Als er aufwachte, gingen wir zusammen frühstücken.
„Wieso hast du mich gestern mitgenommen?“, fragte ich. Ich wollte sofort die Wahrheit wissen und nicht, wenn es zu spät war.
„Alles an dir hat mich irgendwie gezwungen, deine traurigen Augen, dein verlangender Mund, dein rotes Kleid.“
Er grinste. „Mein Schwanz war geradezu verrückt danach, in dich einzudringen.“
Diese Wahrheit war knallhart, und mein Gesicht tränkte sich mit roter Farbe. Ich wusste gar nicht mehr, wo ich hinsehen sollte, und zündete mir verlegen eine Zigarette an.
„Du bist in mich eingedrungen. Und was jetzt? Jetzt kommt die nächste, oder?“
„Nein, ich will mehr.

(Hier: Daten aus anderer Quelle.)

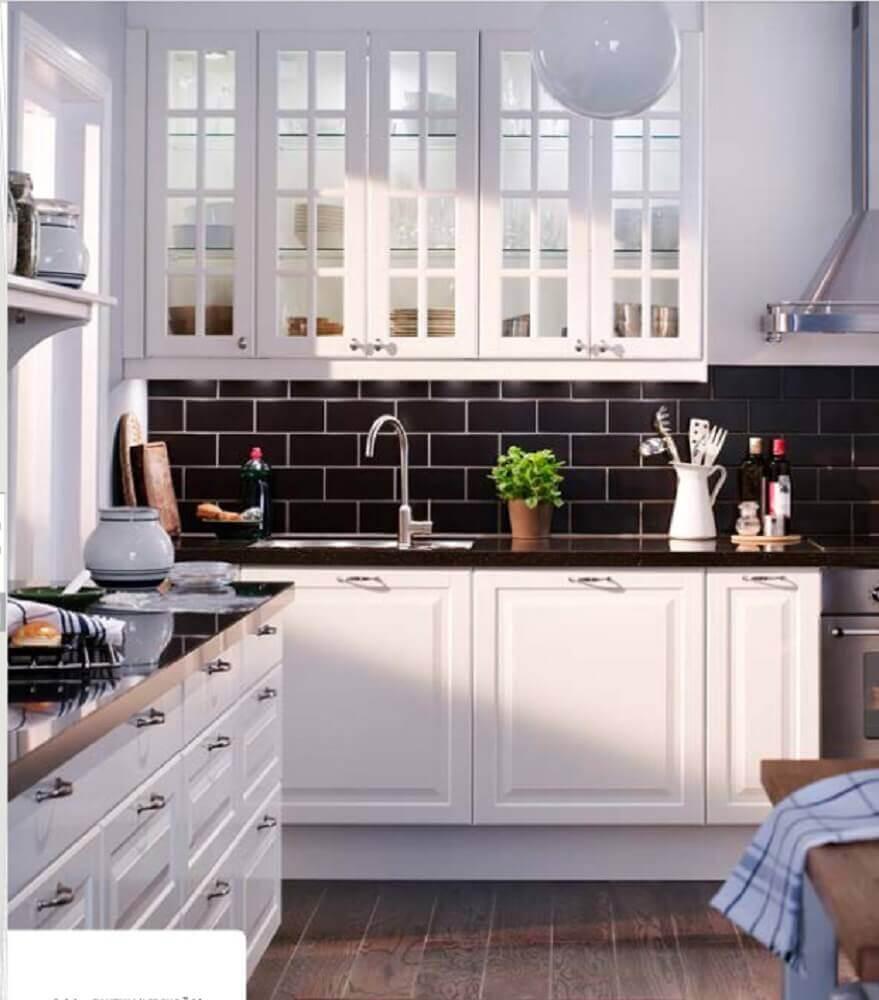 cozinha branca com azulejo hidráulico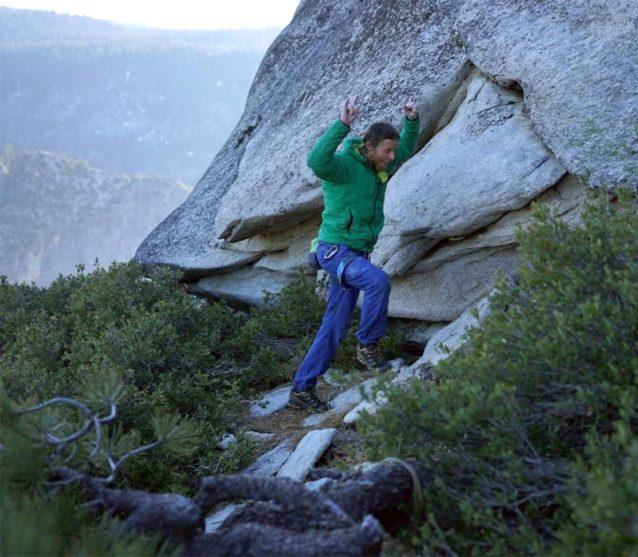 7年分の安堵。ドーン・ウォールの頂上で高揚するトミー・コールドウェル。Photo: Chris Burkard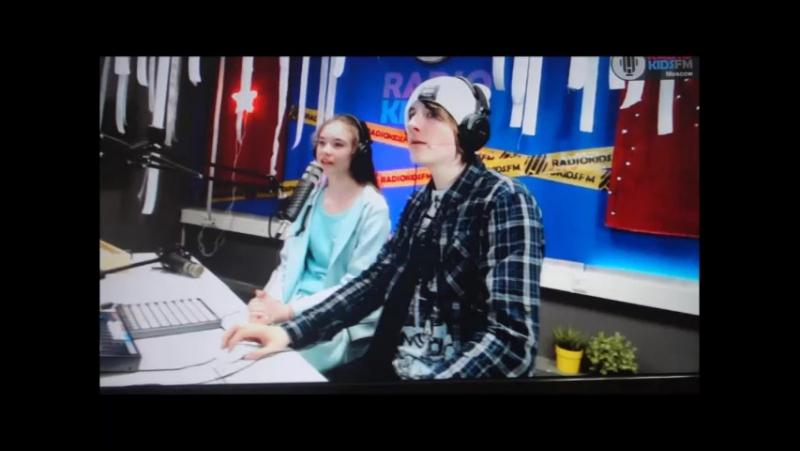 Эфир на RADIO KIDS FM от 22 апреля(Вторая часть). Вероника Устимова и Иван Харитонов.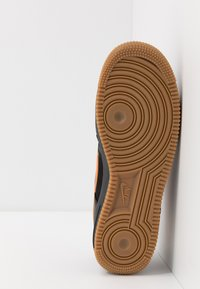 Nike Sportswear - AIR FORCE 1 LV8 5  - Baskets basses - black/bright ceramic/cool grey/white/medium brown - 5
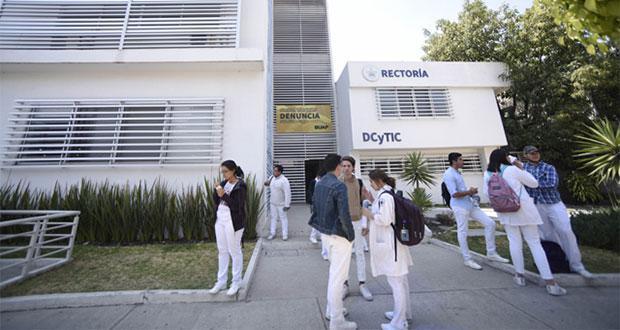 Exigen a BUAP postura contra criminalización de alumna de Medicina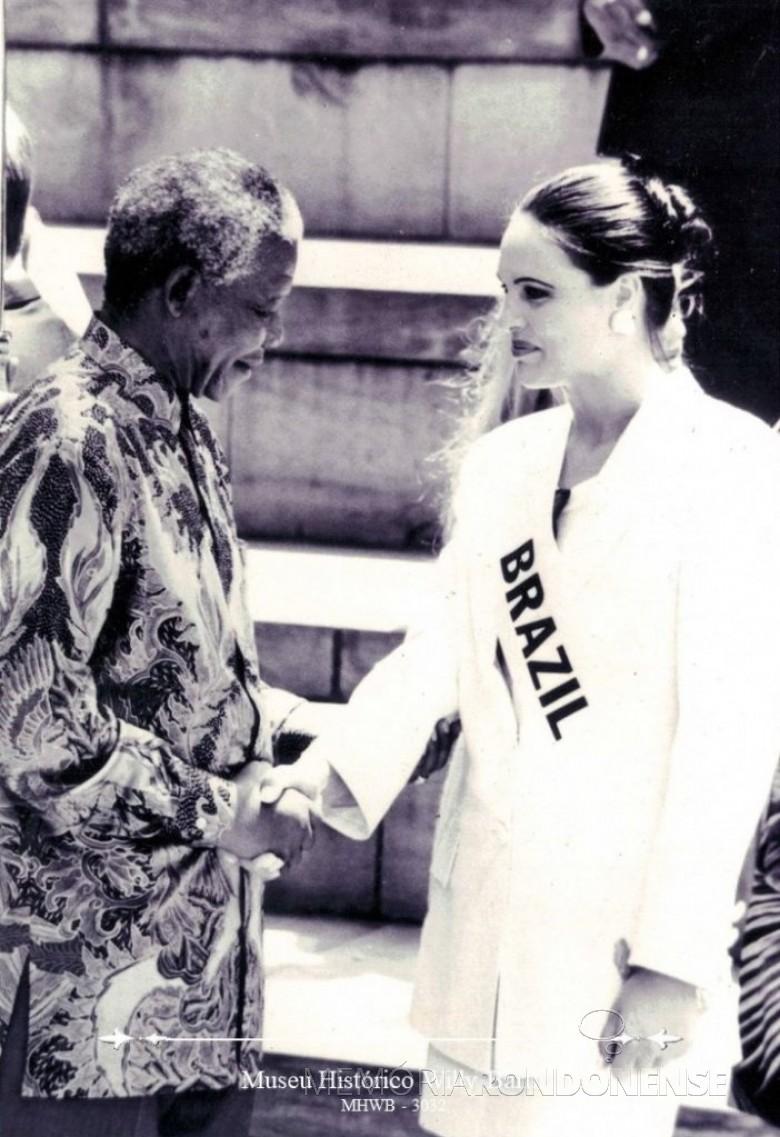 Elessandra Dartora recebida pelo presidente da África do Sul, Nelson  Mandela, na cidade de Sun City.  Imagem: Acervo Museu Histórico Willy Barth, de Toledo (PR). -FOTO 7 -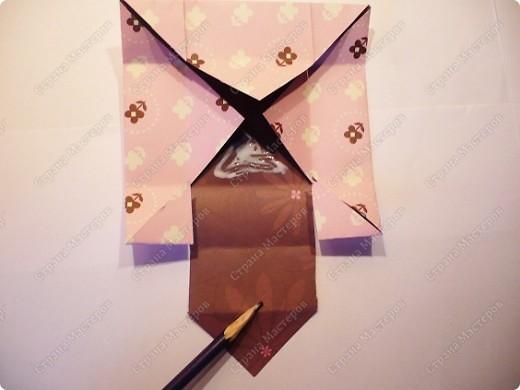 Накрутив кучу канзаши, передо мной встал вопрос: в чем их дарить? Не очень давно наткнулась на видео коробочки из открытки. Открытки у меня не оказалось, зато есть всякая красивая бумага. Видео можно посмотреть здесь http://www.youtube.com/watch?v=hXDOgrmguUA&feature=player_embedded А у кого нет такой возможности, сделала МК. фото 9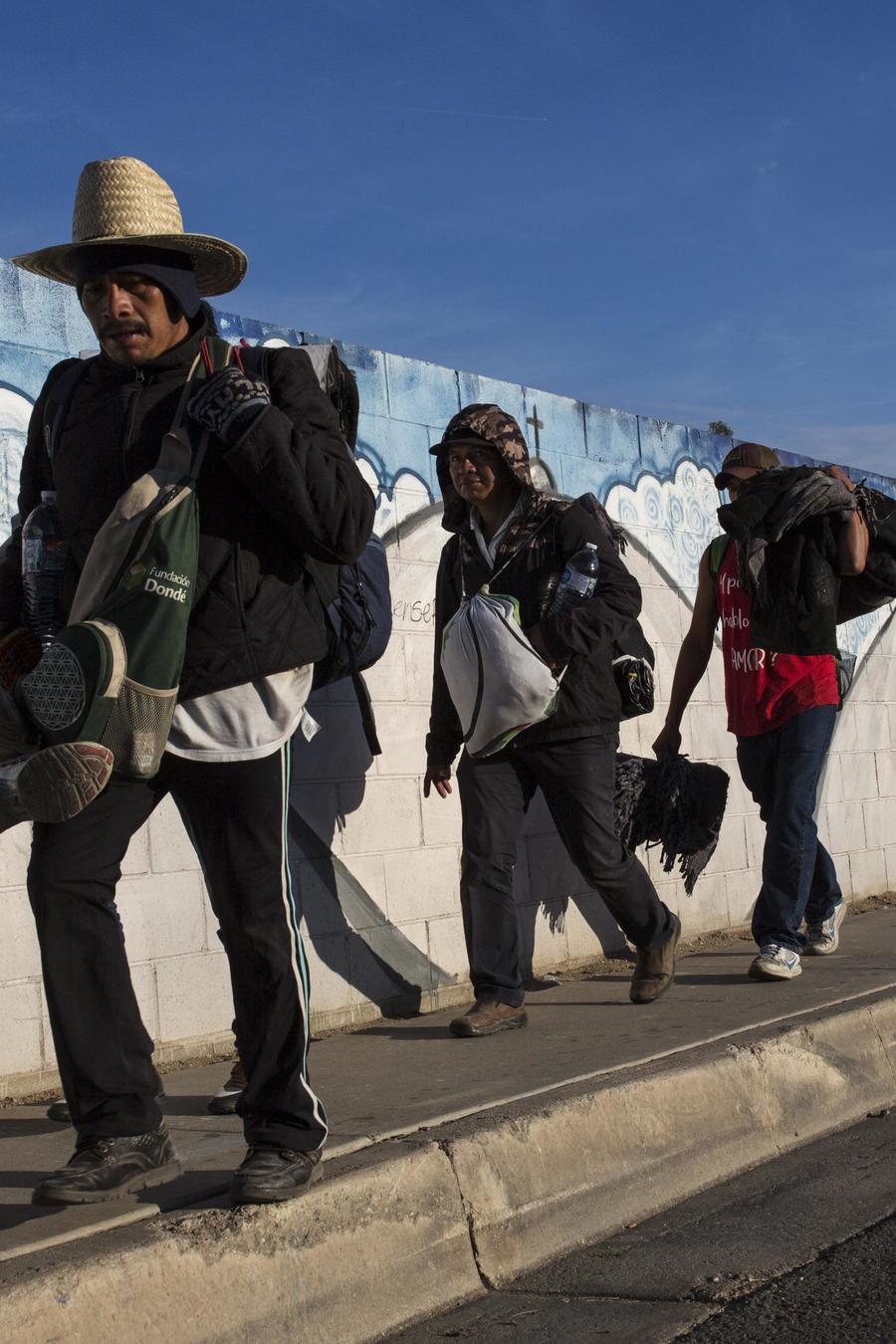 Miembros de la caravana migrante caminan por Tijuana el 20 de noviembre de 2018
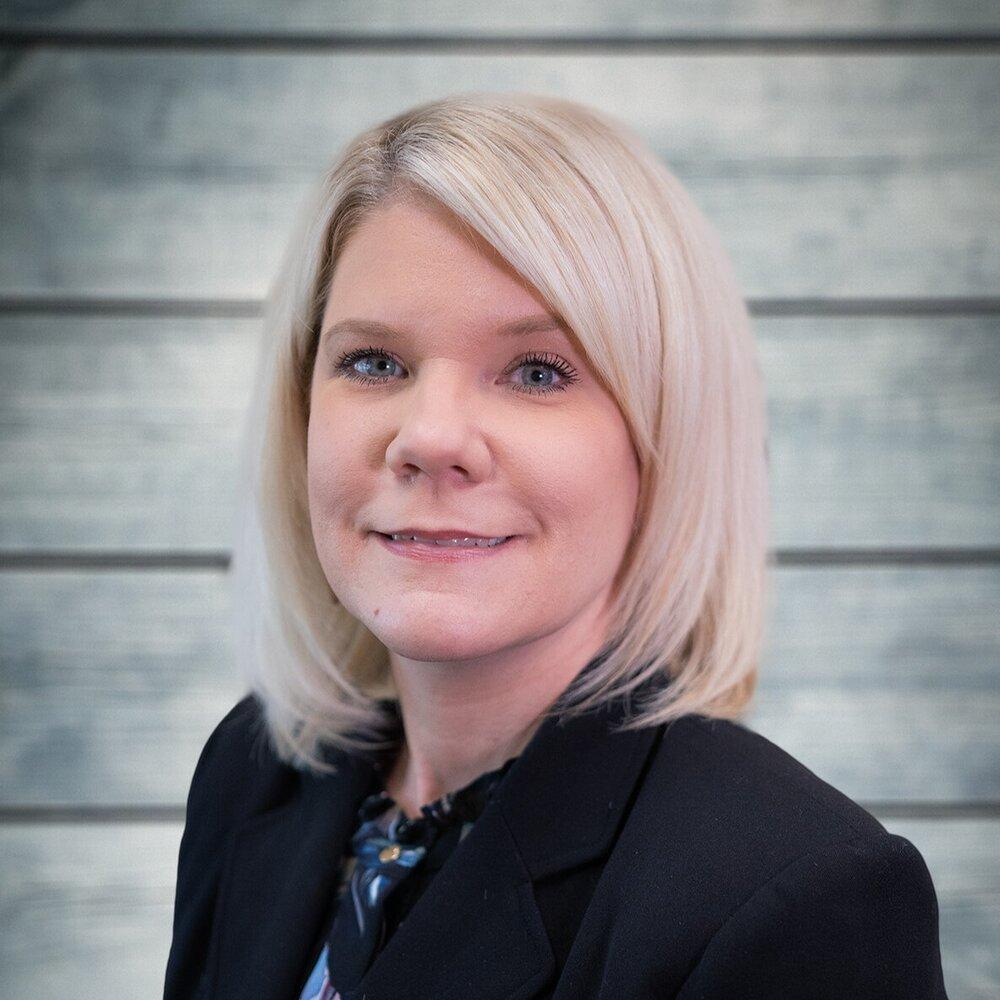<p><strong>Karen Sievert</strong>Chief Operating Officer<a href=/karen-sievert>More →</a></p>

Du nicht?“
„Ich weiß es nicht. Ich meine, ich kenne dich eigentlich gar nicht.“
Er grinste wieder. „Oh, wenn ich an die letzte Nacht denke, dann kommst du mir sehr bekannt vor. Ich glaube, dass es keine Stelle an deinem Körper gibt, die ich nicht kenne.“
Mein Gesicht glühte schon, aber ich musste da durch. Wie würde mein Opa sagen? Bauernbacken.
„Du kennst nur meinen Körper, und den auch nur unter Drogen. Das kann doch nicht alles sein. Du bist kein Typ, der lieben kann, ich meine mit dem Herzen. Das gestern waren doch nicht wirklich wir. Das war nur Schein.“
„Finde ich nicht. Du bist mal ziemlich enttäuscht worden. Es muss nicht immer gleich die große Liebe sein. Manchmal zählt einfach nur Spaß, aber das ist bei euch Frauen immer ein Problem.“
Ich dachte ja genauso, dass man sich nicht zu viel vormachen sollte, dass man das Leben mehr genießen sollte, ohne sich gleich zu binden und das Große zu erwarten. Das Problem war nur, dass ich mich verliebt hatte, und gegen Gefühle konnte man nicht ankämpfen.
„Fahren wir wieder zu mir“, meinte er. „Hier ist alles so unpersönlich.“
Wir standen auf und fuhren los. Ich folgte ihm ja schon wie ein Hündchen, das läufig war.
„Lass dich einfach fallen“, meinte er, und ich ließ mich fallen. Genau drei Tage und drei weitere Nächte ließ ich mich fallen. Ich rannte die ganzen Tage nur in seinen Jogginghosen und seinen T-Shirts herum, weil ich nichts zum Anziehen dabeihatte. Am vierten Tag fuhr ich mit schlechtem Gewissen zu Anna, die sich bestimmt Sorgen machte, weil sie überhaupt nicht wusste, wo ich war.